[Begin SOURCE EXCERPT]

Thursday, September 4, 2008

Tax and other updates

REFUND CLAIM AND TIME FACTOR

The Mumbai Income-Tax Tribunal has held that in case of a refund claim that was returned by the authorities to the assessee with directions to submit additional information, the limitation period in relation to such a claim will be computed from the date on which the original claim was filed. In this case, the assessee, a telecom service provider who was selling recharge coupons for pre-paid services to its distributors, filed a refund claim. The claim filed was returned by the revenue authorities after three months, directing the assessee to submit evidence.

When the assessee resubmitted the claim providing the additional information, the department contended that the re-submitted application will be seen as a fresh refund claim and the relevant date of the claim would be date of the re-submitted application. The tribunal held that the refund claim resubmitted by the assessee was to be treated as being in continuation of the original claim. Hence, the resubmitted application could not be treated as a fresh claim and there was therefore no question of barring it on the ground of limitation.


TAX CAN BE LEVIED EVEN IF THE RETURNED INCOME IS A LOSS

The Supreme Court has overruled its own decision of last year in Virtual Soft Systems Ltd vs. Commissioner of Income Tax and ruled that penalty can be levied under Section 271 (1)(c) of the I-T Act even if the returned income is a loss.

In the latest judgment, involving Gold Coin Health Food Ltd, a larger bench stated that the amendment made by the Finance Act 2002 to the provision was clarificatory and not substantive and it was applicable retrospectively.

[End SOURCE EXCERPT]

**EXERCISES:**
[a] Rewrite the tax updates passage starting with "The Supreme Court" and going on through "income is a loss.", putting "apex court" in place of "Supreme Court".
[b] In the tax updates, shorten the paragraph that begins "When the assessee resubmitted the claim" and keep its main facts.
[c] According to the tax updates, under which section of the I-T Act can a penalty be levied even when the returned income is a loss?
Work only from the tax updates above.

[Begin GIVEN INFORMATION]

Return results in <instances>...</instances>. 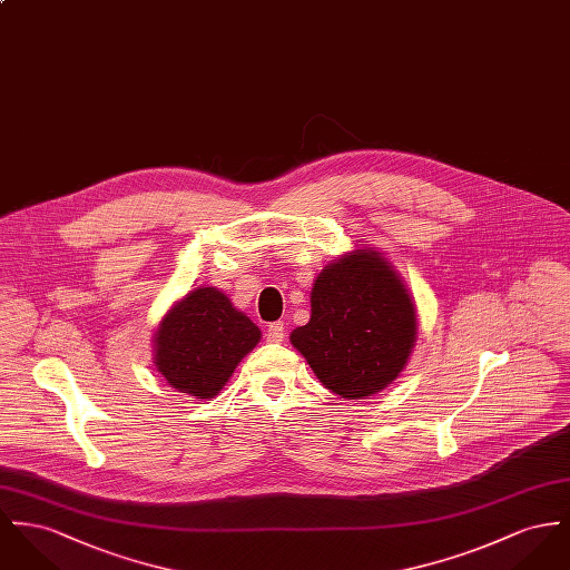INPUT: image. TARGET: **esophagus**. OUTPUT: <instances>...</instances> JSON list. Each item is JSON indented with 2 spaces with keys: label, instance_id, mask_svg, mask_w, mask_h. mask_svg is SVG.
<instances>
[{
  "label": "esophagus",
  "instance_id": "34e87169",
  "mask_svg": "<svg viewBox=\"0 0 570 570\" xmlns=\"http://www.w3.org/2000/svg\"><path fill=\"white\" fill-rule=\"evenodd\" d=\"M266 341L268 343H282L284 341V323L282 321H275L268 325L266 330Z\"/></svg>",
  "mask_w": 570,
  "mask_h": 570
}]
</instances>
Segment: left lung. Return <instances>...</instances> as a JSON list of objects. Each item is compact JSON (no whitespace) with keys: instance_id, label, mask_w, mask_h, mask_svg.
I'll list each match as a JSON object with an SVG mask.
<instances>
[{"instance_id":"obj_1","label":"left lung","mask_w":570,"mask_h":570,"mask_svg":"<svg viewBox=\"0 0 570 570\" xmlns=\"http://www.w3.org/2000/svg\"><path fill=\"white\" fill-rule=\"evenodd\" d=\"M309 306L291 343L327 391L366 399L393 384L416 343V307L393 264L351 252L318 273Z\"/></svg>"}]
</instances>
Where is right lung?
<instances>
[{
	"mask_svg": "<svg viewBox=\"0 0 570 570\" xmlns=\"http://www.w3.org/2000/svg\"><path fill=\"white\" fill-rule=\"evenodd\" d=\"M154 343V364L171 389L213 399L238 362L261 343V330L219 288L202 286L165 314Z\"/></svg>",
	"mask_w": 570,
	"mask_h": 570,
	"instance_id": "1",
	"label": "right lung"
}]
</instances>
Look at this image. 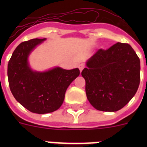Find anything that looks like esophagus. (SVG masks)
<instances>
[{
    "label": "esophagus",
    "mask_w": 147,
    "mask_h": 147,
    "mask_svg": "<svg viewBox=\"0 0 147 147\" xmlns=\"http://www.w3.org/2000/svg\"><path fill=\"white\" fill-rule=\"evenodd\" d=\"M78 67L80 68V71L82 72V70L84 69V67H85V65H84V64H80L79 65H78Z\"/></svg>",
    "instance_id": "34e87169"
}]
</instances>
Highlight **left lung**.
Wrapping results in <instances>:
<instances>
[{"label": "left lung", "instance_id": "8db88e82", "mask_svg": "<svg viewBox=\"0 0 147 147\" xmlns=\"http://www.w3.org/2000/svg\"><path fill=\"white\" fill-rule=\"evenodd\" d=\"M82 71L88 101L105 112L121 110L132 99L140 84V59L128 43L99 49Z\"/></svg>", "mask_w": 147, "mask_h": 147}]
</instances>
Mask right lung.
I'll return each instance as SVG.
<instances>
[{
    "label": "right lung",
    "mask_w": 147,
    "mask_h": 147,
    "mask_svg": "<svg viewBox=\"0 0 147 147\" xmlns=\"http://www.w3.org/2000/svg\"><path fill=\"white\" fill-rule=\"evenodd\" d=\"M45 40L32 39L21 42L8 63L11 93L25 108L38 114L58 110L63 103L67 88L80 74L79 68L65 70L59 67L45 72L32 71L28 63V55Z\"/></svg>",
    "instance_id": "obj_1"
}]
</instances>
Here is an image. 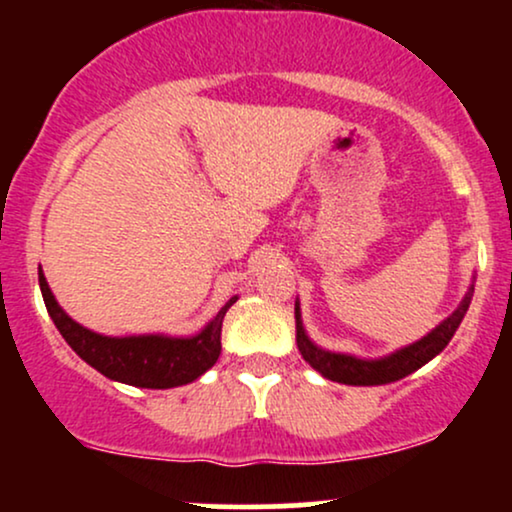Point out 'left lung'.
<instances>
[{"label": "left lung", "mask_w": 512, "mask_h": 512, "mask_svg": "<svg viewBox=\"0 0 512 512\" xmlns=\"http://www.w3.org/2000/svg\"><path fill=\"white\" fill-rule=\"evenodd\" d=\"M474 296V284L469 286V291L464 293L462 303L457 305V310L450 317H445L443 322L426 334L424 339L419 342L404 346V349L395 351V354L385 356V358H356L349 354H334V351H325L320 346L310 342V337L303 330V320H301V303L296 301V344L298 351L305 361L313 366L322 378L334 380V383H344V385H387L395 383V380L404 378V375L414 373L419 370L424 363L431 361L433 356H438L440 351L448 346L452 339V334L457 332L460 327L462 317L467 315L469 303H472Z\"/></svg>", "instance_id": "1"}]
</instances>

[End GIVEN INFORMATION]

**RESPONSES FOR EACH TASK:**
[a]
The apex court has overruled its own decision of last year in Virtual Soft Systems Ltd vs. Commissioner of Income Tax and ruled that penalty can be levied under Section 271 (1)(c) of the I-T Act even if the returned income is a loss.

[b] The department argued that the resubmitted refund application was a fresh claim dated from resubmission. The tribunal instead ruled it a continuation of the original claim, so it could not be barred on grounds of limitation.

[c] Section 271 (1)(c).